Sapevo perfettamente quello che volevo fare, prevedo tutte le inquadrature diversi mesi prima delle riprese. La composizione e il ritmo sono determinati dalla monotonia dalla giornata lavorativa di Maloin. Lo seguiamo senza sosta e vediamo il mondo con i suoi occhi. Ma la ripetizione del suo viavai assume connotati nuovi con la crescita della tensione e tutto si trasforma insensibilmente. Volevo che la macchina da presa fosse sempre alla ricerca dei visi e soprattutto degli occhi, e che seguisse tutti i segnali di meta-comunicazione. Rispetto ai miei film precedenti, penso di avvicinarmi più a un cinema puro. Al di là del racconto, ci si concentra sull'individuo e si possono usare i suoi occhi, le sue orecchie e il suo cuore per captare con la sua anima quello che c'è di umano.

In The Man from London l'atmosfera gioca un ruolo molto importante. Questo è dovuto alla sua origine est-europea?

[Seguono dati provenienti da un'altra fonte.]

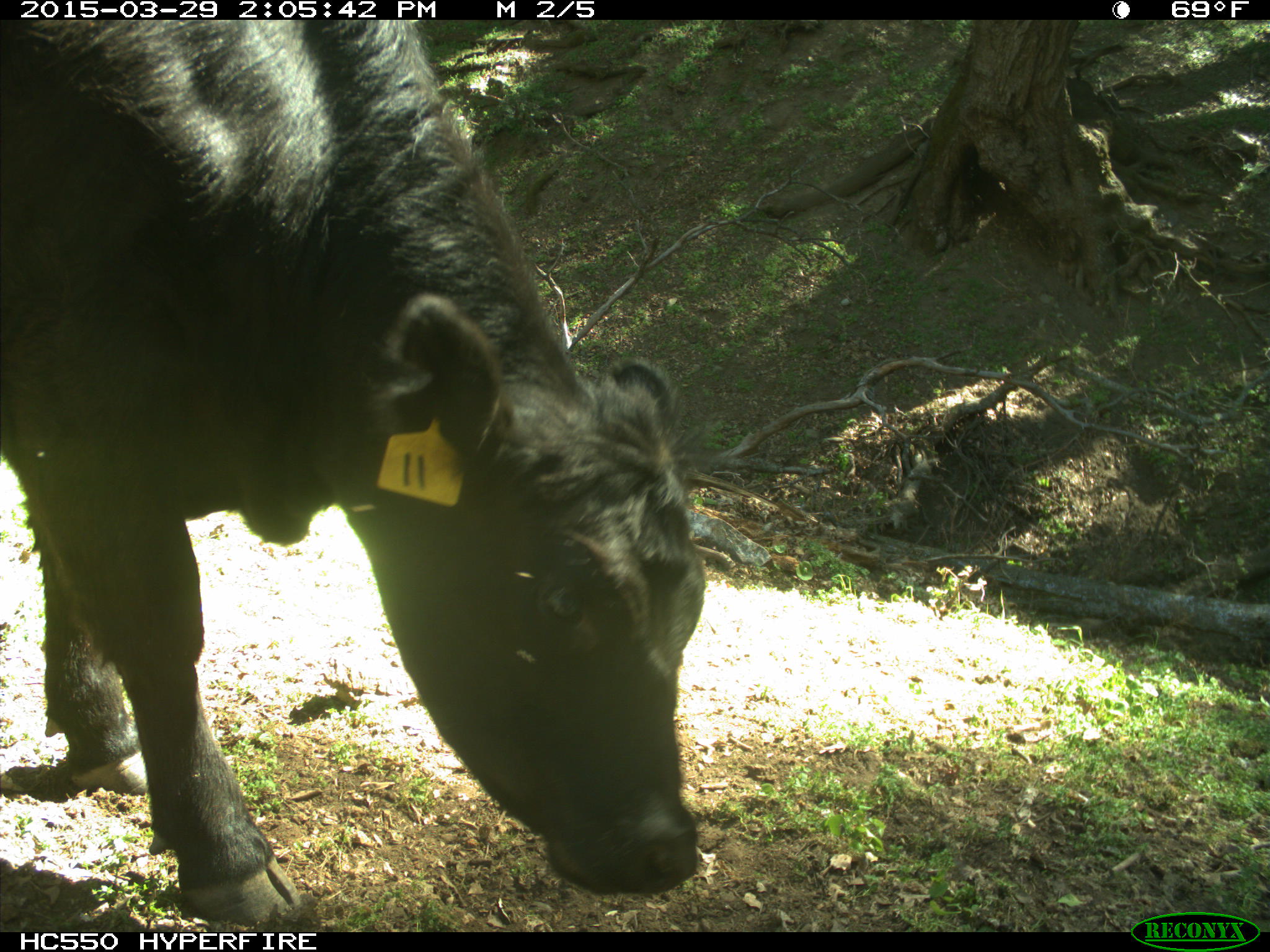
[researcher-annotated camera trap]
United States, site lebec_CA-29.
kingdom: Animalia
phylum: Chordata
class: Mammalia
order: Artiodactyla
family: Bovidae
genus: Bos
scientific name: Bos taurus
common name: domestic cow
Bos taurus (domestic cow).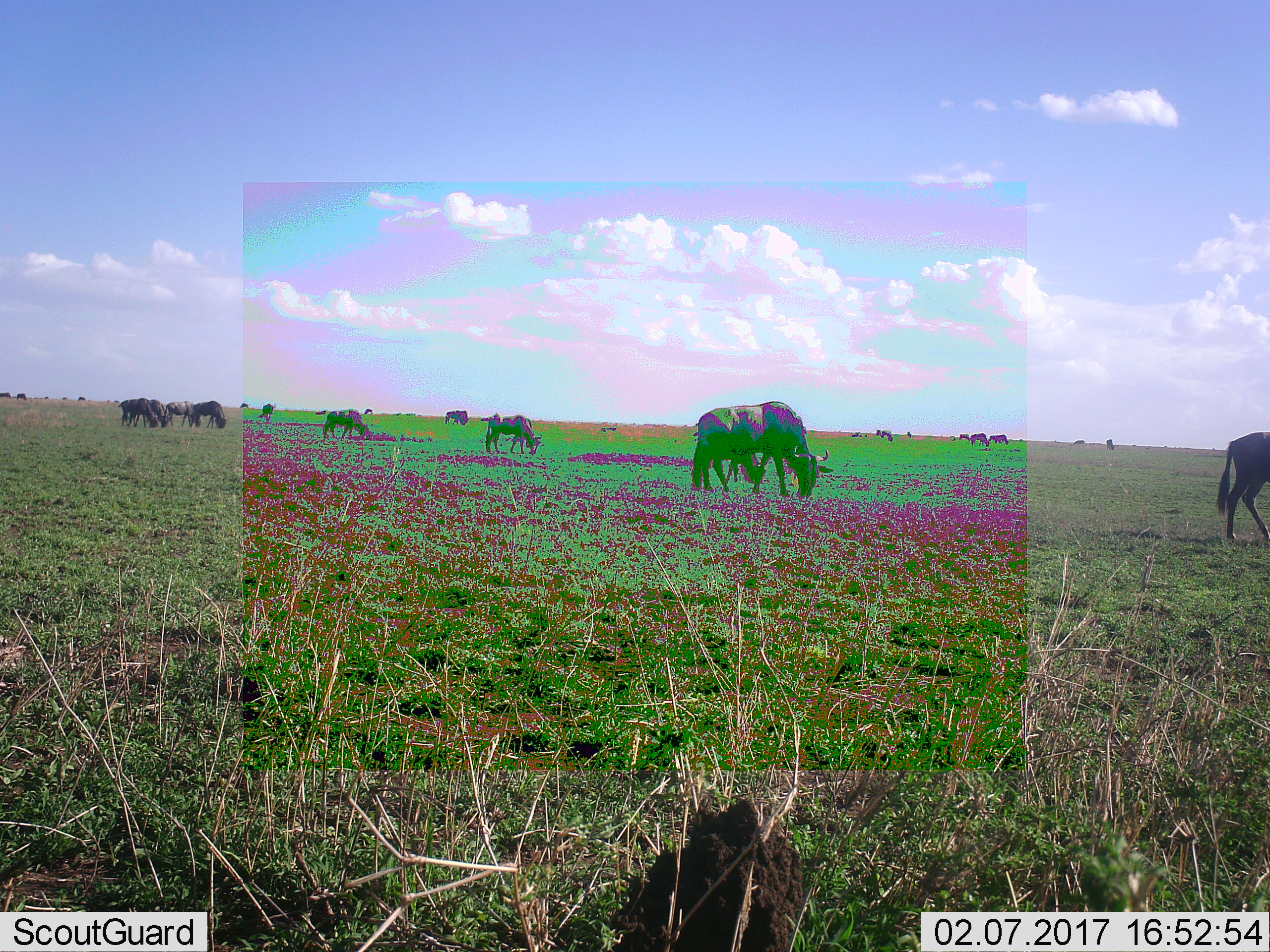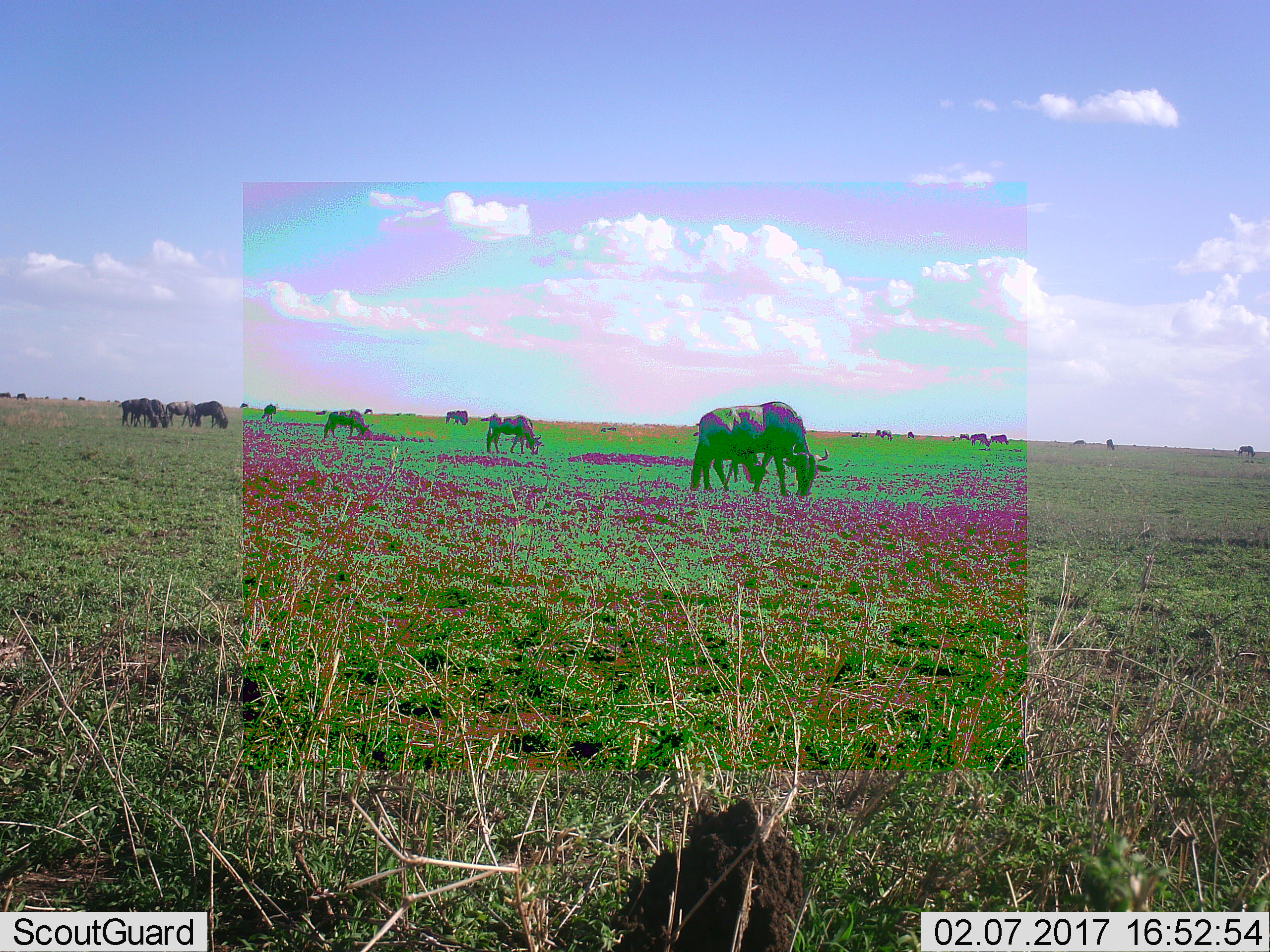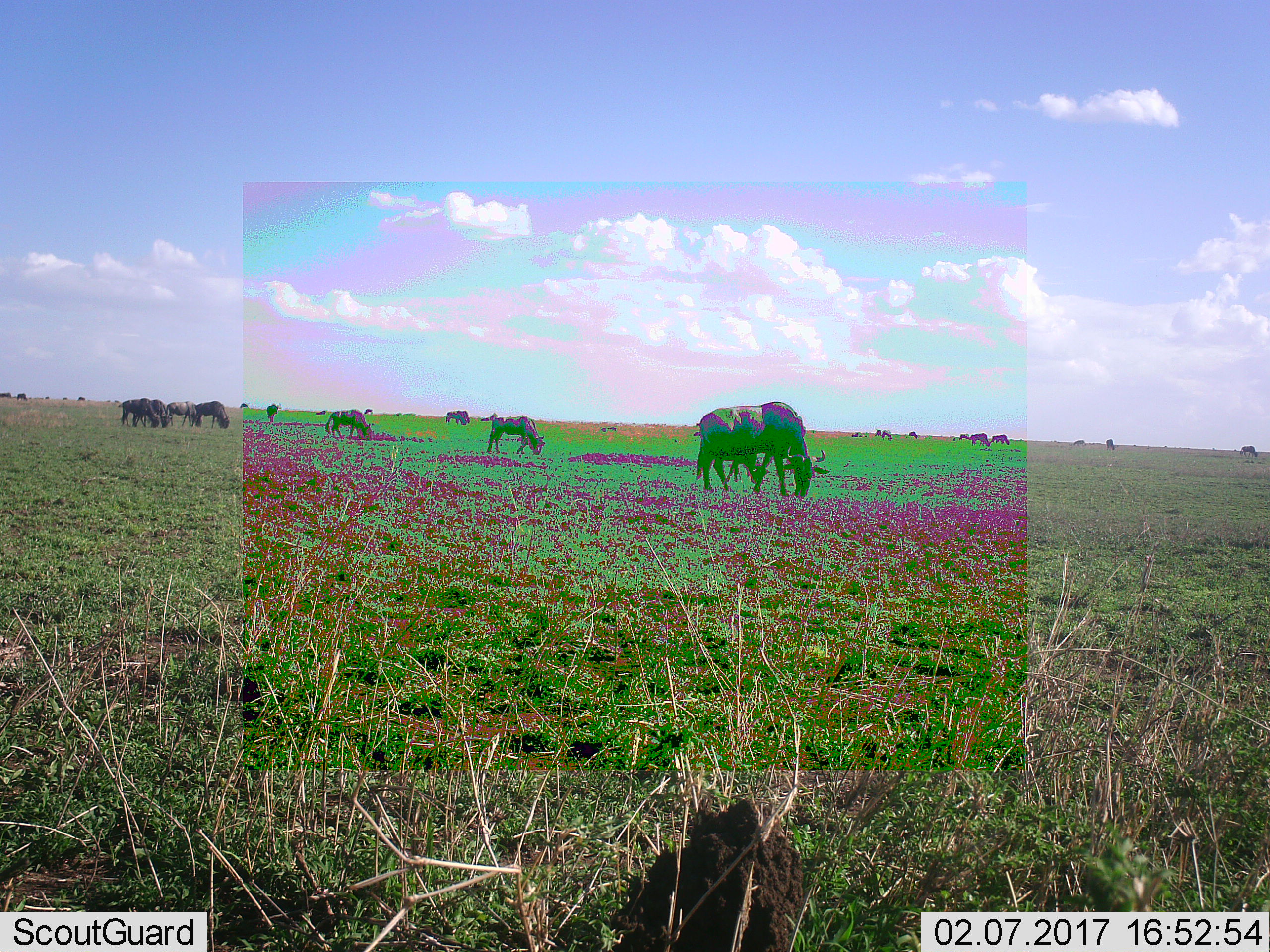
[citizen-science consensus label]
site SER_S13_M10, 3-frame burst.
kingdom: Animalia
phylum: Chordata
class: Mammalia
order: Artiodactyla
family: Bovidae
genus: Connochaetes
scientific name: Connochaetes taurinus taurinus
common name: blue wildebeest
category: wildebeestblue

Non è una questione geografica, ma di sensibilità. Abbiamo tutti una sensibilità sociale, l'umiliazione ci ferisce e ogni persona che non può avere una vita soddisfacente soffre, a prescindere dalla parte del mondo in cui vive. Anche se nel mio lungometraggio il luogo (la città corsa di Bastia) è tanto importante quanto i personaggi, con il mare e il porto sempre sullo sfondo. D'altronde, non trovo che il film sia triste, semplicemente evoca una realtà di cui bisogna tenere conto. Il semplice fatto di realizzare un film è un segno di ottimismo ed esso termina su un viso, un dettaglio per me molto significativo.